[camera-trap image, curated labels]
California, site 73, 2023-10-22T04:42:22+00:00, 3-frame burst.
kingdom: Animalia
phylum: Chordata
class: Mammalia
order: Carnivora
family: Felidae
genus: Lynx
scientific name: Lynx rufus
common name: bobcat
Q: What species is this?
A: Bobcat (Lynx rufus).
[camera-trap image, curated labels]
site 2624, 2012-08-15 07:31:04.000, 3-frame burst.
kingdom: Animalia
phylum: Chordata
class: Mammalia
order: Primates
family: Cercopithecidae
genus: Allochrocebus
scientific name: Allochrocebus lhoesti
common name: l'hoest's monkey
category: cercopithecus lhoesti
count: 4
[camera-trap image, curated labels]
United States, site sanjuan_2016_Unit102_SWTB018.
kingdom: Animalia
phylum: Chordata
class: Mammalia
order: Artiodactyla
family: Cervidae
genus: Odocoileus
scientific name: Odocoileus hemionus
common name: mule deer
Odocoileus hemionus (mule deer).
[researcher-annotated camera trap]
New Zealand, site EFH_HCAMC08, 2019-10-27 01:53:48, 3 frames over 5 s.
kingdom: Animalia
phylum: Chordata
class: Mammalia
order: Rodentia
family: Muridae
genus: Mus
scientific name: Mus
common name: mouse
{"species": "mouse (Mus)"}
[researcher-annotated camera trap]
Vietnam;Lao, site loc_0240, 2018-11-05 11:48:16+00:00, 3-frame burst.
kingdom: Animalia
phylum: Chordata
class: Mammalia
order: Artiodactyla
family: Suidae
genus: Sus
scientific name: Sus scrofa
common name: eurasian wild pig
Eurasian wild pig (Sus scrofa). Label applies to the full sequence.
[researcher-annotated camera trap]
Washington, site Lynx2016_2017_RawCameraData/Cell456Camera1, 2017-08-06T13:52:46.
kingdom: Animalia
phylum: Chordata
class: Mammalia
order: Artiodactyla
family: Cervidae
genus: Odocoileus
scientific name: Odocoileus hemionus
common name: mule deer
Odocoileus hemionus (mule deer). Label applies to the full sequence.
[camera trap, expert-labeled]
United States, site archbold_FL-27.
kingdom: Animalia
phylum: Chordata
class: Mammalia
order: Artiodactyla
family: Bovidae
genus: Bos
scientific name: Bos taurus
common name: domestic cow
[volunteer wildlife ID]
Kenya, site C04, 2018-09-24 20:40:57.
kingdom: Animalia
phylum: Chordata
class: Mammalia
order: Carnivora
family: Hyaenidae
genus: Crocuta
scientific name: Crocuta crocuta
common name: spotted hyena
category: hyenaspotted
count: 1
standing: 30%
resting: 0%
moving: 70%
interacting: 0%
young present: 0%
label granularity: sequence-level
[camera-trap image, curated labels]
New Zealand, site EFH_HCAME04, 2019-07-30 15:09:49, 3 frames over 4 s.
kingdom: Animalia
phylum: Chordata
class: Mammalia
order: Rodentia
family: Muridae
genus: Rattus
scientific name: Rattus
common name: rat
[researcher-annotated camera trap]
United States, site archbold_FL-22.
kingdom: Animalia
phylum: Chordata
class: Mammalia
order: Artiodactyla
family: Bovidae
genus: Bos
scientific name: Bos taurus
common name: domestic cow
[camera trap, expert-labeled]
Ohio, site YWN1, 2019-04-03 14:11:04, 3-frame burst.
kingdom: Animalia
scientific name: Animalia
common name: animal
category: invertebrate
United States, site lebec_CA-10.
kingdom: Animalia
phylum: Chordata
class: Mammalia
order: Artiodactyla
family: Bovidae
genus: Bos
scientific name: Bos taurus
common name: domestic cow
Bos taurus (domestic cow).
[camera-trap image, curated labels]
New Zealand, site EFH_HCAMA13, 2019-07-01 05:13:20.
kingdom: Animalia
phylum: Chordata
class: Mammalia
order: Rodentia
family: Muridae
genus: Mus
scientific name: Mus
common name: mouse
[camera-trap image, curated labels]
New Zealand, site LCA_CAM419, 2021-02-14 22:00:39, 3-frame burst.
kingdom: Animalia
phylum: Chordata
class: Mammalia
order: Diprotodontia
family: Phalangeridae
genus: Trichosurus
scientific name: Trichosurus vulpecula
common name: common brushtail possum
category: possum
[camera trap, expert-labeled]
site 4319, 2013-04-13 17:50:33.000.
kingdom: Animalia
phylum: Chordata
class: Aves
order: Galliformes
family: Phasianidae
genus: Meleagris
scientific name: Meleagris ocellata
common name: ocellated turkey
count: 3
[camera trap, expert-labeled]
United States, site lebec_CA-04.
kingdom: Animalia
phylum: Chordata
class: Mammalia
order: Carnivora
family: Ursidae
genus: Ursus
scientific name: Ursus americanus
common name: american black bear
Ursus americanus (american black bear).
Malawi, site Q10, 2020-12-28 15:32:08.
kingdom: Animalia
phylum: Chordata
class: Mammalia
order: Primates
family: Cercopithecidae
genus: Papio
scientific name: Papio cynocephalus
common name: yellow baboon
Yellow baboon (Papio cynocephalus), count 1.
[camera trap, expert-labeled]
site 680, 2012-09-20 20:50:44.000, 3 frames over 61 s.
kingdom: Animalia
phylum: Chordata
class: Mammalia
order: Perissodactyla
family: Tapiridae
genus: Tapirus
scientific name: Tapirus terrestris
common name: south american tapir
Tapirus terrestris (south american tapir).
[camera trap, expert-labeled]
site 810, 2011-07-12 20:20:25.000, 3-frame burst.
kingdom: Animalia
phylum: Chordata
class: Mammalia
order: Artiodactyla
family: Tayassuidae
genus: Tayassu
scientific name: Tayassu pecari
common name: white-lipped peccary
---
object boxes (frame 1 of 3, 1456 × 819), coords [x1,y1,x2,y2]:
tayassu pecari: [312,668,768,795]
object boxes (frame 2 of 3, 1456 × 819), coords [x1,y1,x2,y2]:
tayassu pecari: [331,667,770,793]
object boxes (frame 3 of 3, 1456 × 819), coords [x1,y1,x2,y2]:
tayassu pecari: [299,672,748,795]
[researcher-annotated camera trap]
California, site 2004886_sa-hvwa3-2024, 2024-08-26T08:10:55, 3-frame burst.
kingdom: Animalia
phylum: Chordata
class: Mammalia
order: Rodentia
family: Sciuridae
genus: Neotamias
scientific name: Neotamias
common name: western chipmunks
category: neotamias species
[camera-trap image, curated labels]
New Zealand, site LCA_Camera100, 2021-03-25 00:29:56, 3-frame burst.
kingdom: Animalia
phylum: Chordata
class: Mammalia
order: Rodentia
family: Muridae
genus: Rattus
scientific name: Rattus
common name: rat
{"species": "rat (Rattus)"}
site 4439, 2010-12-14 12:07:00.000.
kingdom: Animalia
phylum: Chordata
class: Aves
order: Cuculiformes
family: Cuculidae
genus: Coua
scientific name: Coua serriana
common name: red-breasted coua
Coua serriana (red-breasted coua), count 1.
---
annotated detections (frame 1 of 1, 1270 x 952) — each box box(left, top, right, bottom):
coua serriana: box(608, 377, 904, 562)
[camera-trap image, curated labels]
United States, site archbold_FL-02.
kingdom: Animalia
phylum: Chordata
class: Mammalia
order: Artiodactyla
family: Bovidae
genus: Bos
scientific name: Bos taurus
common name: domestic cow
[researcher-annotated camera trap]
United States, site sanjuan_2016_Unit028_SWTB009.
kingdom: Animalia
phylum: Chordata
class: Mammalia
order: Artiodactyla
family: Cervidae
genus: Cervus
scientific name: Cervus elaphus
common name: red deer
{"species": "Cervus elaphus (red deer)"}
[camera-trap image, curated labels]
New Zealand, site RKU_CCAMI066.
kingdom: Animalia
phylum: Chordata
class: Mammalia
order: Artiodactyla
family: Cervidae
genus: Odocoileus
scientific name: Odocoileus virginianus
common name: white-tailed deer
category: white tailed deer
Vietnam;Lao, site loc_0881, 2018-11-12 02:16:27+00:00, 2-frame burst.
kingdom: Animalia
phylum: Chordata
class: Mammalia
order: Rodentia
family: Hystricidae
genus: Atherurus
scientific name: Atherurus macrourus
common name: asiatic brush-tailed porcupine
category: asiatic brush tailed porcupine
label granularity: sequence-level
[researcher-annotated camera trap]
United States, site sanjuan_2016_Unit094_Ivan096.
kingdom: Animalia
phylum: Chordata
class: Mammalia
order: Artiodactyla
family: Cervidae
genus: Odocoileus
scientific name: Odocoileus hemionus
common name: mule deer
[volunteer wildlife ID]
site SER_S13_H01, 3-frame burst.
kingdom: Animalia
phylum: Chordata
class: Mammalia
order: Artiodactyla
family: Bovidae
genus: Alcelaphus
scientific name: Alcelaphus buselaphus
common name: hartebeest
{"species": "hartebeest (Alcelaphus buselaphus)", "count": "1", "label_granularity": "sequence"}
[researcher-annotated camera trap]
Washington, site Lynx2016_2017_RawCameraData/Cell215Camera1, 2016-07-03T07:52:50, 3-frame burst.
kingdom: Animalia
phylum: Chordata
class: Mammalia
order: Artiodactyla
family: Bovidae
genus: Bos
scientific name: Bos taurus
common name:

**What needs to be done**
Print nothing but the lines from the one containing "New Zealand, site RKU_CCAMI066." through the end of the listing above, exactly as written.

**Output below**
New Zealand, site RKU_CCAMI066.
kingdom: Animalia
phylum: Chordata
class: Mammalia
order: Artiodactyla
family: Cervidae
genus: Odocoileus
scientific name: Odocoileus virginianus
common name: white-tailed deer
category: white tailed deer
Vietnam;Lao, site loc_0881, 2018-11-12 02:16:27+00:00, 2-frame burst.
kingdom: Animalia
phylum: Chordata
class: Mammalia
order: Rodentia
family: Hystricidae
genus: Atherurus
scientific name: Atherurus macrourus
common name: asiatic brush-tailed porcupine
category: asiatic brush tailed porcupine
label granularity: sequence-level
[researcher-annotated camera trap]
United States, site sanjuan_2016_Unit094_Ivan096.
kingdom: Animalia
phylum: Chordata
class: Mammalia
order: Artiodactyla
family: Cervidae
genus: Odocoileus
scientific name: Odocoileus hemionus
common name: mule deer
[volunteer wildlife ID]
site SER_S13_H01, 3-frame burst.
kingdom: Animalia
phylum: Chordata
class: Mammalia
order: Artiodactyla
family: Bovidae
genus: Alcelaphus
scientific name: Alcelaphus buselaphus
common name: hartebeest
{"species": "hartebeest (Alcelaphus buselaphus)", "count": "1", "label_granularity": "sequence"}
[researcher-annotated camera trap]
Washington, site Lynx2016_2017_RawCameraData/Cell215Camera1, 2016-07-03T07:52:50, 3-frame burst.
kingdom: Animalia
phylum: Chordata
class: Mammalia
order: Artiodactyla
family: Bovidae
genus: Bos
scientific name: Bos taurus
common name:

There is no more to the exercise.